What you need to do – Only the lines below from the one containing "common name: stump-tailed macaque" to the one containing "site 4353, 2008-09-07 21:49:59.000." should be repeated, both included and unchanged.

== Given records ==

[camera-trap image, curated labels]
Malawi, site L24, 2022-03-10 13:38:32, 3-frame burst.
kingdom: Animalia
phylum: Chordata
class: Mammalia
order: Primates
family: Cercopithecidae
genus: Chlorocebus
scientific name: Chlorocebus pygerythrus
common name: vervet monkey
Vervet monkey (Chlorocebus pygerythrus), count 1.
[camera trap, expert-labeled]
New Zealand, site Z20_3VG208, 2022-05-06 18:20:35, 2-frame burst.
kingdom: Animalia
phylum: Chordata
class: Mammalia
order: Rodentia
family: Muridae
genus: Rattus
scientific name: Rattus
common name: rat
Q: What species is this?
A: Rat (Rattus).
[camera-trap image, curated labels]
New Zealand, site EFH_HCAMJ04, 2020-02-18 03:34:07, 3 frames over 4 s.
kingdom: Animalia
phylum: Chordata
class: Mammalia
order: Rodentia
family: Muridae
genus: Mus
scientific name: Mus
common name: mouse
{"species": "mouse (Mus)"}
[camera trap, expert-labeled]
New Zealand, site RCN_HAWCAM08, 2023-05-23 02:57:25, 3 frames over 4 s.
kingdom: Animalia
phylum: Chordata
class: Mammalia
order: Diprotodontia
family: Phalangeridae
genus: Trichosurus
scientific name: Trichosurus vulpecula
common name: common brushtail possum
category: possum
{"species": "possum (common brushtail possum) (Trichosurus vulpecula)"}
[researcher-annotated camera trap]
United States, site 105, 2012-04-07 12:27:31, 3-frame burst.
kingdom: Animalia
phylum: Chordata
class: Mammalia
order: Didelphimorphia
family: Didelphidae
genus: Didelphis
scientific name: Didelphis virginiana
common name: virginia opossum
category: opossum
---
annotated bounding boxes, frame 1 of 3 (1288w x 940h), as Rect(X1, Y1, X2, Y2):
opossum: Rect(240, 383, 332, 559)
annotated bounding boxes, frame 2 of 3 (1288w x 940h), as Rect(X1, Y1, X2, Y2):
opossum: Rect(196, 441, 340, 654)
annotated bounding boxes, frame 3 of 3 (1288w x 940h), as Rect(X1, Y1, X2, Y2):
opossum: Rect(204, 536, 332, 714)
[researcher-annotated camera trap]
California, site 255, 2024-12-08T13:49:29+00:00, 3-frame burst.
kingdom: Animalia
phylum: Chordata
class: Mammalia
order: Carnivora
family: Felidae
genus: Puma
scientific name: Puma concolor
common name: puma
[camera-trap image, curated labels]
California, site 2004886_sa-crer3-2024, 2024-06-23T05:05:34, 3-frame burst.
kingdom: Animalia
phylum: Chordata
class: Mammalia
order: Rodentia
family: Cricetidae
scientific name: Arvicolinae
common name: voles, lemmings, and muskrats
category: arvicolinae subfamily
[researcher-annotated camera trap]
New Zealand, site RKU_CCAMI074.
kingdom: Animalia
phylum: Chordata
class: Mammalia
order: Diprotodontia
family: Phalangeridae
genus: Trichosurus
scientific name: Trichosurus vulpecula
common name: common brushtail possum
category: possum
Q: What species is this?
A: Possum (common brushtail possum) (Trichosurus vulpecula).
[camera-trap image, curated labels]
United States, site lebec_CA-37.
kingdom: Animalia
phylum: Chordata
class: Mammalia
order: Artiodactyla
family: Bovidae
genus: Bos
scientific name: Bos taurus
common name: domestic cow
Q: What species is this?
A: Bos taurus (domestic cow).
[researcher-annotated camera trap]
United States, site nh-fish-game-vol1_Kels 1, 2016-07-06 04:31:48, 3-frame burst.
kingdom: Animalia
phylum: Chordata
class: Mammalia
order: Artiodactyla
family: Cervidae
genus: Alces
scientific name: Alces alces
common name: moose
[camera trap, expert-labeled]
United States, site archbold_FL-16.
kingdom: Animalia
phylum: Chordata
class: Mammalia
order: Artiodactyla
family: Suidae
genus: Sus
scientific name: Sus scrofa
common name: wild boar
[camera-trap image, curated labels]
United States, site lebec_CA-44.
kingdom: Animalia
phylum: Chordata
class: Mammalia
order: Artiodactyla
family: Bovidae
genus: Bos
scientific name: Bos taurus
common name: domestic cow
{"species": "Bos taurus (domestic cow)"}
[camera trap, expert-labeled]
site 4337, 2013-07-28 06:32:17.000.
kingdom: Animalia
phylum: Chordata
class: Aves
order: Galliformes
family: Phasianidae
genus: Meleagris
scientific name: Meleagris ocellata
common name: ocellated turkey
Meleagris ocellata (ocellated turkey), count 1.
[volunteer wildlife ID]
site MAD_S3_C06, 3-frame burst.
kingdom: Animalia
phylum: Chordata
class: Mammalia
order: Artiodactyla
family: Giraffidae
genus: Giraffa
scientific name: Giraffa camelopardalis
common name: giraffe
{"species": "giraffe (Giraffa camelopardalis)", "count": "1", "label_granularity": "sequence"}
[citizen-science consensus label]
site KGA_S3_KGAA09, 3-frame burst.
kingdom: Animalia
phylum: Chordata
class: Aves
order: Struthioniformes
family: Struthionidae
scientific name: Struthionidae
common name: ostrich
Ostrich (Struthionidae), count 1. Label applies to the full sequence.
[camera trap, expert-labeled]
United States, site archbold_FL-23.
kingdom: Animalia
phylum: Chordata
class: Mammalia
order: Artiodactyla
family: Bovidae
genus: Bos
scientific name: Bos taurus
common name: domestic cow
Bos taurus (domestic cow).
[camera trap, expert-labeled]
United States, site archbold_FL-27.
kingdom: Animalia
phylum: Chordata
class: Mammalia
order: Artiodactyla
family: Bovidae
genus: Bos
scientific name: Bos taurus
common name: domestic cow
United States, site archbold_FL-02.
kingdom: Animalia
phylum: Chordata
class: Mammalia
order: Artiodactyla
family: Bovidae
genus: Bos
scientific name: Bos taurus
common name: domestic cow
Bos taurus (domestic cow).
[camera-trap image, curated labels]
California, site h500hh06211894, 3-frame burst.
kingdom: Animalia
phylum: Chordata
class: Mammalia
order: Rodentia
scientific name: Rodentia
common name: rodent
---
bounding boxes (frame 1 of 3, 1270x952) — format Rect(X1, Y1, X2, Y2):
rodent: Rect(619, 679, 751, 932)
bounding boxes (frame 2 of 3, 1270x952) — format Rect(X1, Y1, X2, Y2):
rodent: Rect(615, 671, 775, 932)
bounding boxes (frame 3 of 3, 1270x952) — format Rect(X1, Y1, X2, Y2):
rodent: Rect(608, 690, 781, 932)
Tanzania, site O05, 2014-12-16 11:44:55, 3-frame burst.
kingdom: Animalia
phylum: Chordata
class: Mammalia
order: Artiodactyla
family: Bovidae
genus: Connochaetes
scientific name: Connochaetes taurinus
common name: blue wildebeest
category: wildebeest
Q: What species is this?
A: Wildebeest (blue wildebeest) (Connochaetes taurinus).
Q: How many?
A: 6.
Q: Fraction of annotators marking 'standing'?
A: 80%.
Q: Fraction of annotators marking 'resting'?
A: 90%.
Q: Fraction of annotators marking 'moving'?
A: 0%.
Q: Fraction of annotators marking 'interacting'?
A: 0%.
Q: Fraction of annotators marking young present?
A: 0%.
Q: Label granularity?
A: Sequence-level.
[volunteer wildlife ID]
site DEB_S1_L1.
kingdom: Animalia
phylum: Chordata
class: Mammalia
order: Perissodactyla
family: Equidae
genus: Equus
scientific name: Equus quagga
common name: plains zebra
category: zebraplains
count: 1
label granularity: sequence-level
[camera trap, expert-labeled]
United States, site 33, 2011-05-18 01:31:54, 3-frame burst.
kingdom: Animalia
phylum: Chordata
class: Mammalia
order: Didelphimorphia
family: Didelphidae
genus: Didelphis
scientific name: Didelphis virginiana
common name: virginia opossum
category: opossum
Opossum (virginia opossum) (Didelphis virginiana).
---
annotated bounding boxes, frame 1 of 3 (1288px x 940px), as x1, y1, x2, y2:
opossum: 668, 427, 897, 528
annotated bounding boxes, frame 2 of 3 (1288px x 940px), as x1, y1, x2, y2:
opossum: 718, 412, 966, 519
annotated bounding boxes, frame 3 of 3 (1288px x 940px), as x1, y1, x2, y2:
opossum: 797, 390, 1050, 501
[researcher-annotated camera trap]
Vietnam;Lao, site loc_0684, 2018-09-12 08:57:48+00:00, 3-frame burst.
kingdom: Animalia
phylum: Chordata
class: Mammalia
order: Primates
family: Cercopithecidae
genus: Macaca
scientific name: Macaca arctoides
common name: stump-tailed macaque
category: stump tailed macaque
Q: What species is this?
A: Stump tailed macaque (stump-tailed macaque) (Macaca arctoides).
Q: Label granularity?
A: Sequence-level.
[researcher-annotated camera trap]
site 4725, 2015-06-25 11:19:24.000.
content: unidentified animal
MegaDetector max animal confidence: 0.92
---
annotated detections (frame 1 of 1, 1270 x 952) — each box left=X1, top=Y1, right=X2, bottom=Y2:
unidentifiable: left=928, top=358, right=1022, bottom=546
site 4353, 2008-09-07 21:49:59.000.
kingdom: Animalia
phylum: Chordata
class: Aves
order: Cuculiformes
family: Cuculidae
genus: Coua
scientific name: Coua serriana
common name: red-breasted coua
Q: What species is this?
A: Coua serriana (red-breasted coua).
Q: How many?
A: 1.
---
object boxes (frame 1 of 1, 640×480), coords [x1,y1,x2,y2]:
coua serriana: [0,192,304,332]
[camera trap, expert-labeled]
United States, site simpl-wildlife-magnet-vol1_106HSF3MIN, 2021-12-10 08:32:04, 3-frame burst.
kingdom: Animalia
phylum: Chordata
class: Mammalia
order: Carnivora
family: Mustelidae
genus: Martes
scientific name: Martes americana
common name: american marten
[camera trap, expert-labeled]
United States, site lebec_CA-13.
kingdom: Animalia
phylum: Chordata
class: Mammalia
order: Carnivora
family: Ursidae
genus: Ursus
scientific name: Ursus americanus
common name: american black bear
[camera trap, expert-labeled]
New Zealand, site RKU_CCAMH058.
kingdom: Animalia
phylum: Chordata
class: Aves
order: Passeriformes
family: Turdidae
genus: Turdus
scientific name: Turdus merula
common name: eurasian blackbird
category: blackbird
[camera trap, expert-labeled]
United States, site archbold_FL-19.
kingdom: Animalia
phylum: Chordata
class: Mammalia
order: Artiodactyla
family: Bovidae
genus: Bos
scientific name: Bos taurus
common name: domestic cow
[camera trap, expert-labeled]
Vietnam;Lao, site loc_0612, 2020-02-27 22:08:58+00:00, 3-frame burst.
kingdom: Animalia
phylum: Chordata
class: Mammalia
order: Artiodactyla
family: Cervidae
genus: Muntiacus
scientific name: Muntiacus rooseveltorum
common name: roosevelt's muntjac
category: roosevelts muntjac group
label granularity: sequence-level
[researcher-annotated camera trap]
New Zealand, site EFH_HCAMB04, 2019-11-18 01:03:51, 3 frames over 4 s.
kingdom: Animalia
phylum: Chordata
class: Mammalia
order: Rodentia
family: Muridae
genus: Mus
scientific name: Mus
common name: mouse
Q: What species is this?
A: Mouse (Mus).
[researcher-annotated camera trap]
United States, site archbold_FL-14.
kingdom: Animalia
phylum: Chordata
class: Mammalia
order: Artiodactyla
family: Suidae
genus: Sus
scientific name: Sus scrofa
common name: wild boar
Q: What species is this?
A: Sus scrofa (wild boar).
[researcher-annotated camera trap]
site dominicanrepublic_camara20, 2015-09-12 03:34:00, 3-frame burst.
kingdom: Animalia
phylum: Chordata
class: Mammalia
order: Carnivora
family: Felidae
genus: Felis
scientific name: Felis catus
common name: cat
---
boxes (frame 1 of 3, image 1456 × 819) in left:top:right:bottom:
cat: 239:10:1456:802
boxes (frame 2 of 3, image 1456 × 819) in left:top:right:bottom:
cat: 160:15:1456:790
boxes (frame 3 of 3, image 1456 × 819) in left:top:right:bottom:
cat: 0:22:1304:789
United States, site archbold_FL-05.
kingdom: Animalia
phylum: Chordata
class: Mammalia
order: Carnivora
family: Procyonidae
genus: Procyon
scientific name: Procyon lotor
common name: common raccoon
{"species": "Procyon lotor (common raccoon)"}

===

Written response –
common name: stump-tailed macaque
category: stump tailed macaque
Q: What species is this?
A: Stump tailed macaque (stump-tailed macaque) (Macaca arctoides).
Q: Label granularity?
A: Sequence-level.
[researcher-annotated camera trap]
site 4725, 2015-06-25 11:19:24.000.
content: unidentified animal
MegaDetector max animal confidence: 0.92
---
annotated detections (frame 1 of 1, 1270 x 952) — each box left=X1, top=Y1, right=X2, bottom=Y2:
unidentifiable: left=928, top=358, right=1022, bottom=546
site 4353, 2008-09-07 21:49:59.000.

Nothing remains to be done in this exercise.